ACTIVITIES →
[1] In the browser discussion, what is Mozilla's income said to depend heavily on?
[2] List every markup language named in the browser discussion.
[3] Pick up the browser discussion after its last comment by writing the next reply.

There’s more to internet video than Netflix, Hulu and Prime.
There's nothing particularly modern about DRM.
These responses... Dont support amazon or netflix, twitch? Even FOSS needs to be realistic and see what is a solution and what is not.
A FOSS product needs to support the things people want to do. Otherwise it will not succeed. We should have learned this in the last twenty years.
Without Firefox and its compromises, Google would have 99% market share and FOSS people would browse wuth Lynx or wget
If a website is using Proprietary DRM A, your browser needs to be licensed to use DRM A.
Besides that, at which point does the dominant search and advertising company of the internet get an antitrust case for this? People think google is trustworthy yet they do nothing to earn that trust.
Chrome doesn't have that problem.
Google's new security flaw is that they are going to moderate ad-blocking, become responsible for it, and then depend on their inhuman machine to ignore all of your complaints. No different to how you can't find a human connect when you get screwed out of Gmail or Google Wallet because of their mathematics.
As a total thought experiment on where I'm coming from with this: in Star Trek TNG, Data (the Android) spends seven years with us exploring the human equation. Strip out the narrative imbalance and do you think the current automation of help and support is anywhere near aligned to the ideals of that 30 year old TV show that didn't know better? Or is the algorithm an overfitting to Google's commercial needs?
It's tangential to this thread but for some reason it felt worth writing out.
Google has worked very hard over the years to make itself into an organization with deeply baked-in incentives to do the opposite. It'd take a decade of sustained effort working counter to powerful incentives to fix that.
This is distinct from making a capable well-performing browser, which Google has done. So has Mozilla.
It's not a product-making sale point for the vast majority of people.
It's not a completely ethereal concept like privacy, democratic freedom, etc.
That ship has sailed.
HTML itself emerged from such a consolidation (from SGML) and went through this process a few times. There are numerous other examples of technical recapitulation.
At least that's the justification I generally see. See the Criticism section of the Wikipedia article:
HTML5 breaks soft. It's easier to write, which is what drives content. A parser for which there is no content becomes moot.
(I'd prefer far more rigorous document specification. That's not the Universe I inhabit.)
And Google is currently the funding source for Mozilla, giving them a more or less complete monopoly on the future of the web.
Chrome without adblock is essentially ie6, with tabs.
It managed to get to around 20% marketshare before Chrome surpassed it and then also surpassed IE.
Pound for pound, chrome is ridiculously far ahead of internet explorer mid-2000's. IDK what the hell someone is going to have to do to upend chrome and its rendering components but is going to have to be great.
I mean, who knows. Never say never, but they are going to be tough competition. Not to mention that browsers are becoming so advanced it will be tough for a small team to match the engineering prowess of a company like google.
They are competitors in the hardware space and Apple needs an 'enemy' to help target its pro-privacy agenda against.
Gecko's embedability sucks ... on desktop. But that's not inevitable, it's just a matter of priorities and resources. On Android it's getting a lot better and something like GeckoView on Android could be made to work on desktop too ... if there's demand and perceived benefit.
(Mozilla's in the middle of upgrading Gecko's multiprocess support for fine-grained "site isolation" so now might not be the ideal time to stabilize embedding APIs.)
Do remember though, Mozilla's income is heavily dependent on Google. If we want a browser engine that can remain completely free, we really need a engine that is community driven. Although that might not longer be possible given the complexity of the web nowadays.

Captioned web image data:
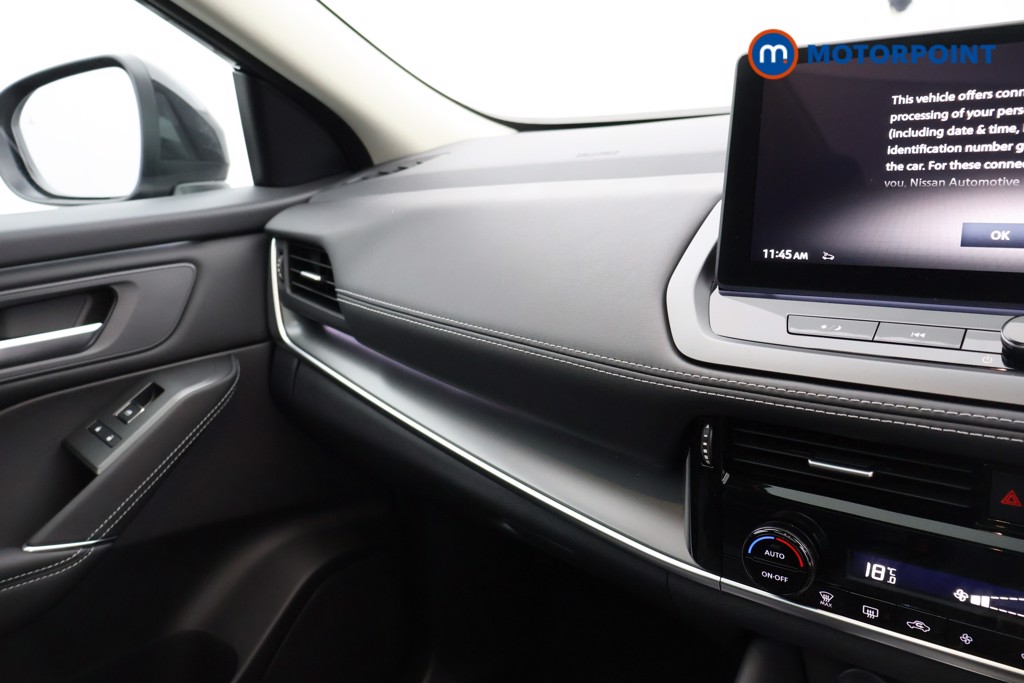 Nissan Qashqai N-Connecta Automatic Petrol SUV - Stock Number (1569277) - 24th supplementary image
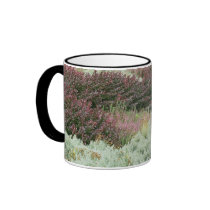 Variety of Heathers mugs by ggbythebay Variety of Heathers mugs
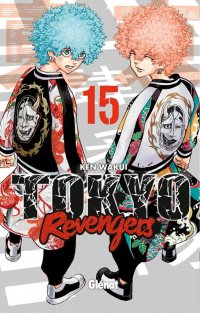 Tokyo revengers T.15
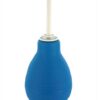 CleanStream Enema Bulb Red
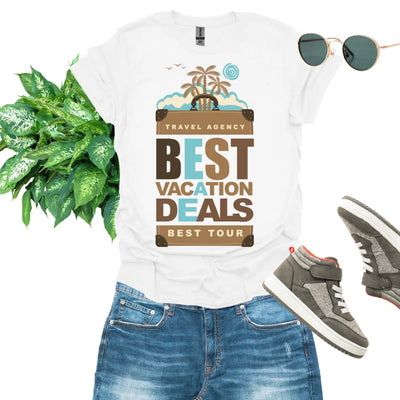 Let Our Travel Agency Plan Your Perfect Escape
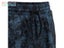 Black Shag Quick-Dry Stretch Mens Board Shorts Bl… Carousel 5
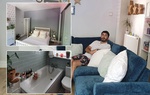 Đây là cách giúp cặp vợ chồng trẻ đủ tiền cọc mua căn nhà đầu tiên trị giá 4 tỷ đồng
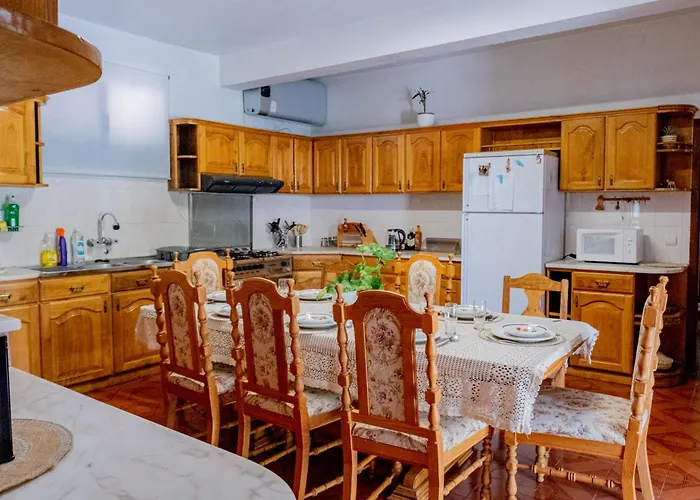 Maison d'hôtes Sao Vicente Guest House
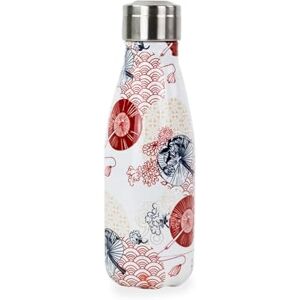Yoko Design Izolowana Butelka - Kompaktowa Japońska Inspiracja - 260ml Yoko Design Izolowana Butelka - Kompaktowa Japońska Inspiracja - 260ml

ACTIVITY ANSWERS →
[1] Google

[2] HTML, SGML, HTML5

[3]
Chromium is generally fine, until Google packages it as Chrome. The issues are not inherent to Chromium, they're failures of principle at Google.
I know people like the idea, in concept, of engine diversity on the web, but the alternatives are terrible.
Anyone who says that Firefox runs anywhere near as well as Chromium on Linux is either incredibly lucky, extremely knowledgeable about custom building Firefox, or just lying. On Windows, the story is a bit better, but it's still just not comparable. On top of this, in my experience, I've found the Firefox UI extremely frustrating.
My take is that when Mozilla ousted Brendan Eich, something changed culturally at the place; it's no longer a culture of competence, but one of paranoia, reluctance, excuse-making, distraction, and (sometimes) bullying.
Regardless of the causes, we are in a situation now where the only competent browser which handles basic webpages the way normal people expect, without much fiddling with configuration, is Chromium. Everything else relies on excuses and wishful thinking.
Brave is looking good, it has all of the extremely popular and well-thought-out UI of Chrome, total compatibility, and a backbone. In the worst case, it can survive on its own.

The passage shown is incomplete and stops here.